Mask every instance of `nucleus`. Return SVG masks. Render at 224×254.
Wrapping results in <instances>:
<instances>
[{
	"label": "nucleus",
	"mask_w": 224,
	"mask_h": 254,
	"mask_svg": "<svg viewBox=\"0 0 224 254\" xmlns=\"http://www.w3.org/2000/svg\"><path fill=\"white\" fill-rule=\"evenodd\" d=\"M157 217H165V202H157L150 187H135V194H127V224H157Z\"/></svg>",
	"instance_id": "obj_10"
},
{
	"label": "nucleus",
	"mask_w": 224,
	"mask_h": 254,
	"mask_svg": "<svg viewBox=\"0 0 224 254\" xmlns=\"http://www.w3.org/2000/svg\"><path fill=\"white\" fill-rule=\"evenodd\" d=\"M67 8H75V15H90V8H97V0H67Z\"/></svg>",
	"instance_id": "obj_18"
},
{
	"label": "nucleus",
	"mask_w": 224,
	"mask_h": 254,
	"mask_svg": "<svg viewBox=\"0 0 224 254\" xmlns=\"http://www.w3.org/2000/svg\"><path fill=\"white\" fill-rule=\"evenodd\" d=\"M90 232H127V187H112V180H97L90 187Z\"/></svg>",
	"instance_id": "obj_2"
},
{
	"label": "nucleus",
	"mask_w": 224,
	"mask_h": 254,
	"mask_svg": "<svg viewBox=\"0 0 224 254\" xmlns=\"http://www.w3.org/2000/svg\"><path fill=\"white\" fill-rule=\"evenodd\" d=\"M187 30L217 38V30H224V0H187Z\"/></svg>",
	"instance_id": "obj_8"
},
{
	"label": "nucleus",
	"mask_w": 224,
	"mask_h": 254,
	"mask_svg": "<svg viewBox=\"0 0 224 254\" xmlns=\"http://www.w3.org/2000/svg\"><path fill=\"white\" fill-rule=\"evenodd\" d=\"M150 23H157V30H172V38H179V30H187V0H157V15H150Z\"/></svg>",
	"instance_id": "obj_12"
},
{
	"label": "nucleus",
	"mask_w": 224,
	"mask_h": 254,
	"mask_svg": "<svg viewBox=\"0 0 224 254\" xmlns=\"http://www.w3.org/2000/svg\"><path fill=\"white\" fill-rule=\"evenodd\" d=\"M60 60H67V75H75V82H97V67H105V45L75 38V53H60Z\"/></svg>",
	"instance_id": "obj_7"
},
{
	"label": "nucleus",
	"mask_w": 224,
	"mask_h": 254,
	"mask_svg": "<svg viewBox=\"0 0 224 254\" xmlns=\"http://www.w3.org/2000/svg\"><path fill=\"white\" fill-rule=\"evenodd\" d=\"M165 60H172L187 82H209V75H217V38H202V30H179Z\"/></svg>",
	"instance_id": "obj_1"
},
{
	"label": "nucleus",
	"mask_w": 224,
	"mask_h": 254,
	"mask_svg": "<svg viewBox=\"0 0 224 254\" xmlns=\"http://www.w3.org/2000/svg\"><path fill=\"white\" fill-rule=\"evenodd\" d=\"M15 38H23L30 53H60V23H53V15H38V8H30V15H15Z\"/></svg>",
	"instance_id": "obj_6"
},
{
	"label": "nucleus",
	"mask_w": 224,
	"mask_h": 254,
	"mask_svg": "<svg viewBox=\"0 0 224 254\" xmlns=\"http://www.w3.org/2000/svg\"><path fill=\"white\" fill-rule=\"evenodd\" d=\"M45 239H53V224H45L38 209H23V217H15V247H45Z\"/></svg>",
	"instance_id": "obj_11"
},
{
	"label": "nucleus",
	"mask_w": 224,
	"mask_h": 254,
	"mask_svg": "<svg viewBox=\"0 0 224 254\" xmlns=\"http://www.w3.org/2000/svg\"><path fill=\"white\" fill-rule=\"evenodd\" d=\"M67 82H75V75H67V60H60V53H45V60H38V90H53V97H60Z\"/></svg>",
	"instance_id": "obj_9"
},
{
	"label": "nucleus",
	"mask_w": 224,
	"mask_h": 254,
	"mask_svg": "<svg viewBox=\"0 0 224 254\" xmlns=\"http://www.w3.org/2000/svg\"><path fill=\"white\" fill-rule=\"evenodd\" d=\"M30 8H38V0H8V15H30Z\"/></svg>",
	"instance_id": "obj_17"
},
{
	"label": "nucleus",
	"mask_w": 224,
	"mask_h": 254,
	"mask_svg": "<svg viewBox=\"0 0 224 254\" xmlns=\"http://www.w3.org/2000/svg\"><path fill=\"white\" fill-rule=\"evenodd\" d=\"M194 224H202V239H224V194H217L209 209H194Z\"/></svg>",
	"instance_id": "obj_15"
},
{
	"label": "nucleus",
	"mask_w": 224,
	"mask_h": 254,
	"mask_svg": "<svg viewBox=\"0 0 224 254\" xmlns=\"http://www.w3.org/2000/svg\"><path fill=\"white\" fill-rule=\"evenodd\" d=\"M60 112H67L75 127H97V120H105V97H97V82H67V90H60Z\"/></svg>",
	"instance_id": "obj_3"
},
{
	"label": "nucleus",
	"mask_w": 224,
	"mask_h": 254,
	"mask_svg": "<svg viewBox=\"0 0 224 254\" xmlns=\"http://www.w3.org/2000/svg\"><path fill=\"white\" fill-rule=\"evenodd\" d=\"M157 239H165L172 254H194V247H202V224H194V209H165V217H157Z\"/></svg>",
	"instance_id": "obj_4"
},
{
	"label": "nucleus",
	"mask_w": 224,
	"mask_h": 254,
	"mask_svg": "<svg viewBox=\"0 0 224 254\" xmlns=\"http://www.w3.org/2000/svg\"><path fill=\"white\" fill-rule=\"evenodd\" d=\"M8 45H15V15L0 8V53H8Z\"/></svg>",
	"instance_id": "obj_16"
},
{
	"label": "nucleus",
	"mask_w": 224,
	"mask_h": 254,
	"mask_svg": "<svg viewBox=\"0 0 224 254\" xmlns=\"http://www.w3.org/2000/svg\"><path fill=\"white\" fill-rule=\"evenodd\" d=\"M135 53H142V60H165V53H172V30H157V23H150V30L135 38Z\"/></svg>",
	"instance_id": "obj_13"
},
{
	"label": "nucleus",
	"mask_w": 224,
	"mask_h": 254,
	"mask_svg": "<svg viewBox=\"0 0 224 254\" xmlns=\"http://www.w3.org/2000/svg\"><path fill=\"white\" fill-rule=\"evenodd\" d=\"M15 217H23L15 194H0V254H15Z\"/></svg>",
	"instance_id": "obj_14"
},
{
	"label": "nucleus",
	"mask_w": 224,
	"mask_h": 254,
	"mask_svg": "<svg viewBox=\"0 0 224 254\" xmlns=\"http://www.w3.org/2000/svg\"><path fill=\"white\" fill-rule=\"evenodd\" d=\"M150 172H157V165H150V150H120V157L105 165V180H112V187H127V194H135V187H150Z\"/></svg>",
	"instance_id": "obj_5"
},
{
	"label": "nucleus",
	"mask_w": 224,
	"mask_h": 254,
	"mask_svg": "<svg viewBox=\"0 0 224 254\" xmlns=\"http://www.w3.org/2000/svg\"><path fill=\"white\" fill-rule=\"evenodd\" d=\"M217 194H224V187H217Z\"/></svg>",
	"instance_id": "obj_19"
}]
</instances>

┄┄┄┄┄┄┄┄┄┄

Goal of the exercise:
Please count the lines of the material above that contain the string "instances", with case mattering, and reply with only that number.

Exercise answer:
3